Alla Sua Presenza...Vangelo della Domenica

Domenica 8 Marzo 2020

II Domenica di Quaresima, Anno A

                                                     

 + Dal Vangelo secondo Matteo (Mt 17, 1-9)

In quel tempo, Gesù prese con sé Pietro, Giacomo e Giovanni suo fratello e li condusse in disparte, su un alto monte. E fu trasfigurato davanti a loro: il suo volto brillò come il sole e le sue vesti divennero candide come la luce. Ed ecco apparvero loro Mosè ed Elia, che conversavano con lui.

Prendendo la parola, Pietro disse a Gesù: «Signore, è bello per noi essere qui! Se vuoi, farò qui tre capanne, una per te, una per Mosè e una per Elia». Egli stava ancora parlando, quando una nube luminosa li coprì con la sua ombra. Ed ecco una voce dalla nube che diceva: «Questi è il Figlio mio, l’amato: in lui ho posto il mio compiacimento. Ascoltatelo».

All’udire ciò, i discepoli caddero con la faccia a terra e furono presi da grande timore. Ma Gesù si avvicinò, li toccò e disse: «Alzatevi e non temete». Alzando gli occhi non videro nessuno, se non Gesù solo.Mentre scendevano dal monte, Gesù ordinò loro: «Non parlate a nessuno di questa visione, prima che il Figlio dell’uomo non sia risorto dai morti».

Condividere la Parola…

Oggi si parla della bellezza, a volte associamo sempre la Quaresima ad un momento triste o di mortificazione. La liturgia di oggi, invece, ci dimostra il contrario, portandoci sul monte Tabor, facendoci capire che il senso vero della Quaresima non si riduce ad uno sterile fare fioretti o non mangiare dolci, quanto invece donarci la possibilità di gustare la bellezza dell’incontro con il Signore. L’invito è a ricercare la bellezza,  se è vero che questa salverà il mondo, quale bellezza lo salverà?
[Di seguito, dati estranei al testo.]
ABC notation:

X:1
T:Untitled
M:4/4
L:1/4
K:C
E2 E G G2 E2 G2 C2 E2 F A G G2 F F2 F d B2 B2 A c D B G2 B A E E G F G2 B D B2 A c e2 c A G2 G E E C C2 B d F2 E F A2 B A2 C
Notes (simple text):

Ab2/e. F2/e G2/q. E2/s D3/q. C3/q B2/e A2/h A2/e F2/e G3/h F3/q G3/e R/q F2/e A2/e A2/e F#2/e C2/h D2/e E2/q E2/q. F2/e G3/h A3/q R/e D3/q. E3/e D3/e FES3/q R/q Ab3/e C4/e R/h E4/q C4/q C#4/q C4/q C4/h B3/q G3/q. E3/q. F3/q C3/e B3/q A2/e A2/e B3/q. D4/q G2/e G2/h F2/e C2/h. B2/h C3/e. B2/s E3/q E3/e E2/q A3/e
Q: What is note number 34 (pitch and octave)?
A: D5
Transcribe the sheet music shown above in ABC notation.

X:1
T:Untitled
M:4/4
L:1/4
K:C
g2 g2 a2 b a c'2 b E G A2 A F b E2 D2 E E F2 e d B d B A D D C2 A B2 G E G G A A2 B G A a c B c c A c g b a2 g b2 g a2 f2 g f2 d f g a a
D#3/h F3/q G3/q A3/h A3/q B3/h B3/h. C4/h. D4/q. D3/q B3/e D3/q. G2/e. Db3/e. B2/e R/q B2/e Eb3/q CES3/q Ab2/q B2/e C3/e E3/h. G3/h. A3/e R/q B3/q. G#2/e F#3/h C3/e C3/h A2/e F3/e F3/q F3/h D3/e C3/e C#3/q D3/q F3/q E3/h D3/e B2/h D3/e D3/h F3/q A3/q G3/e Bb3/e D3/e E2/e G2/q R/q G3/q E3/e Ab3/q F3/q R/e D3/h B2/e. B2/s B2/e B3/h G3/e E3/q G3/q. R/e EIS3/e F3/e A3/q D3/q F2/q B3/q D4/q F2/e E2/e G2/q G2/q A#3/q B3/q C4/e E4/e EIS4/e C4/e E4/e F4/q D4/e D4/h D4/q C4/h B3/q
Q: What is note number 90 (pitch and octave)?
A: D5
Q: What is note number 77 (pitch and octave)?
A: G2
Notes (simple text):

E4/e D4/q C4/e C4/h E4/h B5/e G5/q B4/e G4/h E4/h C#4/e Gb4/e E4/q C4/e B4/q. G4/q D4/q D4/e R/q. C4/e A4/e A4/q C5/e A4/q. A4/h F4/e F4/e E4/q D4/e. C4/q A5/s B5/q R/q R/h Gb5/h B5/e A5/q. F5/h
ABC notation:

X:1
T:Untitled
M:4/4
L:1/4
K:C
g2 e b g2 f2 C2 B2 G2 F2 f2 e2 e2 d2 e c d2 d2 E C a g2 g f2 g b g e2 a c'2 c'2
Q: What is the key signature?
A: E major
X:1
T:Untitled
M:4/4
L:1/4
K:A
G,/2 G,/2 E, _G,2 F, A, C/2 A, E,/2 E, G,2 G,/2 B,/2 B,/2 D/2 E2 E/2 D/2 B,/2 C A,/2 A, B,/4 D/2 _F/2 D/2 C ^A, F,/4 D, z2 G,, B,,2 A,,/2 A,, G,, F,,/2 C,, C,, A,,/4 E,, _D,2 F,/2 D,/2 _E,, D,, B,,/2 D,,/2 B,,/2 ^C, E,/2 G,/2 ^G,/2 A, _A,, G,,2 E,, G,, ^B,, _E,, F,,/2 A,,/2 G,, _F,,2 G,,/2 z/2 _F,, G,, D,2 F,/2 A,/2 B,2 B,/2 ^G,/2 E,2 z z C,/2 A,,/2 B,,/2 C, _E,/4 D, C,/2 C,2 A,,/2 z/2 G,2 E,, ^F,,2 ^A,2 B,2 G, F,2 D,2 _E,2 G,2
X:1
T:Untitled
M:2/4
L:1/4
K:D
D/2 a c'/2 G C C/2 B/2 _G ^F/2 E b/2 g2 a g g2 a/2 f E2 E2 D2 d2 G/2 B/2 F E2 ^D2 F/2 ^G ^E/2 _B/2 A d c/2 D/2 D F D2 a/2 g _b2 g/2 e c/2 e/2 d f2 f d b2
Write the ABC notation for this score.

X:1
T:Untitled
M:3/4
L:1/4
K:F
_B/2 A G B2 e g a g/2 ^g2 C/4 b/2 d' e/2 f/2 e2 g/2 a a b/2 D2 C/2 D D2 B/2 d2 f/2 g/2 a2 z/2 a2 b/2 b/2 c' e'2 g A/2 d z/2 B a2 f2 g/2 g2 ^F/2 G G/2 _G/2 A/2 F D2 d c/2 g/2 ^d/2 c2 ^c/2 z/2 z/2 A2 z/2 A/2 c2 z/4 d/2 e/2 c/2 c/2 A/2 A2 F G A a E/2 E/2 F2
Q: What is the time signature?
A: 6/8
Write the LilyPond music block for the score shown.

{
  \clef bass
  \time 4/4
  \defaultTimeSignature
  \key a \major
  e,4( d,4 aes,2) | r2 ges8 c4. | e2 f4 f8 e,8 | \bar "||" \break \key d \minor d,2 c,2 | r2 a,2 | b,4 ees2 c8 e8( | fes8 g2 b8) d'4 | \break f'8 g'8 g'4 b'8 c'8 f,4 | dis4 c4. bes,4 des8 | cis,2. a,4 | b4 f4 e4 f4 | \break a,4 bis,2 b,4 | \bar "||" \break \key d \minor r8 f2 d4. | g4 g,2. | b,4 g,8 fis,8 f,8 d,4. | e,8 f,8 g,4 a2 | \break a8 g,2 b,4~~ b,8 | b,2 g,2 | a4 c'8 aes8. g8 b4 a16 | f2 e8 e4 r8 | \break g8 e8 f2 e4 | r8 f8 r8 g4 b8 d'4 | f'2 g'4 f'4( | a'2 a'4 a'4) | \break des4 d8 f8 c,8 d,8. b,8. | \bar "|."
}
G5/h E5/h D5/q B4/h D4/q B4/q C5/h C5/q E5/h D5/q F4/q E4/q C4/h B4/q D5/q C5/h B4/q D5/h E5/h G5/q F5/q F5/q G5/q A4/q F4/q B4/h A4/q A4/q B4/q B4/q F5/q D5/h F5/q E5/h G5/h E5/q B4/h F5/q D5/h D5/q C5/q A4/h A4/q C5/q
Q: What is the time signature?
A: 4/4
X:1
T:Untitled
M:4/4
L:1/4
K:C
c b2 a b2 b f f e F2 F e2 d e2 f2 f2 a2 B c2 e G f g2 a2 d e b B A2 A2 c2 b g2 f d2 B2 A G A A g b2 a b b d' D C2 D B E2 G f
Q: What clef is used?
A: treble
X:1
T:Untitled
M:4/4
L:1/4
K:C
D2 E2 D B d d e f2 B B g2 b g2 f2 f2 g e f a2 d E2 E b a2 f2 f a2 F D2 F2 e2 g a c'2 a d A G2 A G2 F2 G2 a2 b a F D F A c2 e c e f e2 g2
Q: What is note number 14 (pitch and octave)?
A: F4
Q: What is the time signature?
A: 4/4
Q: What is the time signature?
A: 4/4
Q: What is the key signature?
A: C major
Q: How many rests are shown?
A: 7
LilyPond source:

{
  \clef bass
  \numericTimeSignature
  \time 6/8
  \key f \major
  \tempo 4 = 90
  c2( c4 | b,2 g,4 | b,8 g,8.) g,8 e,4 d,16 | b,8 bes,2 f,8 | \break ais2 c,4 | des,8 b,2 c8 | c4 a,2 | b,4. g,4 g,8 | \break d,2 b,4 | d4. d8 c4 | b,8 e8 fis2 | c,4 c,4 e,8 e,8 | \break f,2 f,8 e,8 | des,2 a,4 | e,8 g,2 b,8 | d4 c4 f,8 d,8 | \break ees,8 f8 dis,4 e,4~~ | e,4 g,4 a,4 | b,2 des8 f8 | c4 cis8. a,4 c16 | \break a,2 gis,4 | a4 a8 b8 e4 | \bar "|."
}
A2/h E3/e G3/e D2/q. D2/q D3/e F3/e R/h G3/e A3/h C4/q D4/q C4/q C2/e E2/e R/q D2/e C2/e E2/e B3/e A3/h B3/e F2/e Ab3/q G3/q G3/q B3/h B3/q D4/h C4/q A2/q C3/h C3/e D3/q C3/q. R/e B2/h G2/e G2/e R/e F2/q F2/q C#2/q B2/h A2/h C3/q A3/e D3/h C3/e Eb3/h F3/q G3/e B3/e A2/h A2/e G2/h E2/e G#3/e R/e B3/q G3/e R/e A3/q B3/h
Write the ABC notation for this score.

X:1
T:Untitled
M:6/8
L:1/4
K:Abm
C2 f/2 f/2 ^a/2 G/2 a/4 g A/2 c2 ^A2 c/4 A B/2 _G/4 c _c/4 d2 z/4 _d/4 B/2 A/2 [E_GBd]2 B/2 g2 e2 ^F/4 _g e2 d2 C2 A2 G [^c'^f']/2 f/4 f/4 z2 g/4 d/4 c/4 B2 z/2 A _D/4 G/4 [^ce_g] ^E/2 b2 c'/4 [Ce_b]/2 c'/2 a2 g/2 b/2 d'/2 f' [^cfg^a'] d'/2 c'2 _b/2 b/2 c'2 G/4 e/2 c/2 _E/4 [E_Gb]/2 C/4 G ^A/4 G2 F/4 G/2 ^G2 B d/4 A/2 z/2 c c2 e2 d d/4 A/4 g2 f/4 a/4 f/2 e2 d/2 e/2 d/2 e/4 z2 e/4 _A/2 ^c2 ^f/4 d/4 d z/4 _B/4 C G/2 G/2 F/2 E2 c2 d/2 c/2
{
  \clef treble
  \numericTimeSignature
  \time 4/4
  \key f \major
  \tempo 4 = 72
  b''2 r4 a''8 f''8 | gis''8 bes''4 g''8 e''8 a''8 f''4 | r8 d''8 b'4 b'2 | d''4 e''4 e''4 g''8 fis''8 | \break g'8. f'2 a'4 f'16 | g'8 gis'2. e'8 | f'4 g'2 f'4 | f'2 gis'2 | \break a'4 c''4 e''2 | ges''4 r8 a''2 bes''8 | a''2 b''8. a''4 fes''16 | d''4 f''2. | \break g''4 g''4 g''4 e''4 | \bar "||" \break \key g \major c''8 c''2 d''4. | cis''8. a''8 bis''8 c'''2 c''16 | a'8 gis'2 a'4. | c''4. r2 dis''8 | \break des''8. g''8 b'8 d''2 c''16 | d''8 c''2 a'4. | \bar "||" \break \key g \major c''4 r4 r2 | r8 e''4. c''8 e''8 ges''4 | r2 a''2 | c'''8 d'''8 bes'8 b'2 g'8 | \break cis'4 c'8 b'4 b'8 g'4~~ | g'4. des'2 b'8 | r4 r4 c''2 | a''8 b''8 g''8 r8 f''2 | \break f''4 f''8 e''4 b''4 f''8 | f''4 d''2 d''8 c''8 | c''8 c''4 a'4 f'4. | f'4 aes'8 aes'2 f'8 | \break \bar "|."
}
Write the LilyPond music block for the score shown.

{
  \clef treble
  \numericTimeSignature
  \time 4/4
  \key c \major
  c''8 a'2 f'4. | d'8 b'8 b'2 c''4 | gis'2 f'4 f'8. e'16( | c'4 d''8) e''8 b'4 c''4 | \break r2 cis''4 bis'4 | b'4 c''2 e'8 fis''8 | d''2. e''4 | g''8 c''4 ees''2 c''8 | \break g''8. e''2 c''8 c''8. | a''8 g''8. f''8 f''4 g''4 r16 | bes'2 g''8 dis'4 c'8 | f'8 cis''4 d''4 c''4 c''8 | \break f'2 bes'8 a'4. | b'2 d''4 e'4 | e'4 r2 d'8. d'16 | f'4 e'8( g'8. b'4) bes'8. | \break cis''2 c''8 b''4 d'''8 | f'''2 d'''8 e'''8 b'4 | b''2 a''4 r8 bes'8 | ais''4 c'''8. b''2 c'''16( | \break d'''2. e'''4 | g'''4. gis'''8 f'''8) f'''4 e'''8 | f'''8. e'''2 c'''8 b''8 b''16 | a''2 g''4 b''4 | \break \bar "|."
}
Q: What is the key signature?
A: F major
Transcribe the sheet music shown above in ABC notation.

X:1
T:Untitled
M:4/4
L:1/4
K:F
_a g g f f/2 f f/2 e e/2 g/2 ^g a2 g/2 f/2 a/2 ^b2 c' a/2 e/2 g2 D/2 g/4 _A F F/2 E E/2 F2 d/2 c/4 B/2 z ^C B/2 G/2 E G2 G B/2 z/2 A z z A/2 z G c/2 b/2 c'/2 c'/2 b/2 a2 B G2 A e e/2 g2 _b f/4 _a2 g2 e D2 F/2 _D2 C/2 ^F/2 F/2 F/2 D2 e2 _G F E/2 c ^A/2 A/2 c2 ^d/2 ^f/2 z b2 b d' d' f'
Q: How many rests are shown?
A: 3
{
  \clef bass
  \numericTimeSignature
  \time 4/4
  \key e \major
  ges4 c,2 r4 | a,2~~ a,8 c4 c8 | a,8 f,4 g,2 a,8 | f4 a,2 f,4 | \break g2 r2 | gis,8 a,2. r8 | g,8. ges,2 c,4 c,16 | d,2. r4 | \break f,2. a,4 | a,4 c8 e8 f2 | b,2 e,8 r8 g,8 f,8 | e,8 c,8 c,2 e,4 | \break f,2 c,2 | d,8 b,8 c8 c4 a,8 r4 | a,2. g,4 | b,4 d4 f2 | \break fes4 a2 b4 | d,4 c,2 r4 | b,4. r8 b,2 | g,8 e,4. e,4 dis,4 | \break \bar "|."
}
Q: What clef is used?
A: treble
La tentazione è quella di confondere la bellezza con l’apparire e l’ostentare… abbiamo un grande bisogno di bellezza nel nostro quotidiano. Imparare a riconoscere le tenebre del nostro cuore per poter riportare luce, ecco perché veniamo catapultati su questo monte, dove non c’è nessun supereroe, se non una purificazione dello sguardo dei discepoli capace di andare oltre l’apparenza e riuscendo a riconoscere in Gesù la vera bellezza. Il problema non è dove viviamo o dove lavoriamo ma è come viviamo, è il come che cambia la nostra esistenza. I discepoli finalmente si accorgono che Gesù è qualcosa di più del semplice profeta che appare; appartiene a Dio. Ognuno di noi ha fatto almeno una volta esperienza della bellezza di Dio, in una carezza, un sorriso, un grazie, ma abbiamo fatto si che riammesse un momento; Proviamo a cogliere la bellezza che sta in mezzo a noi, a partire dalle piccole cose, finiremo per meravigliarci e stupirci e da quelle partire per incontrare la vera bellezza.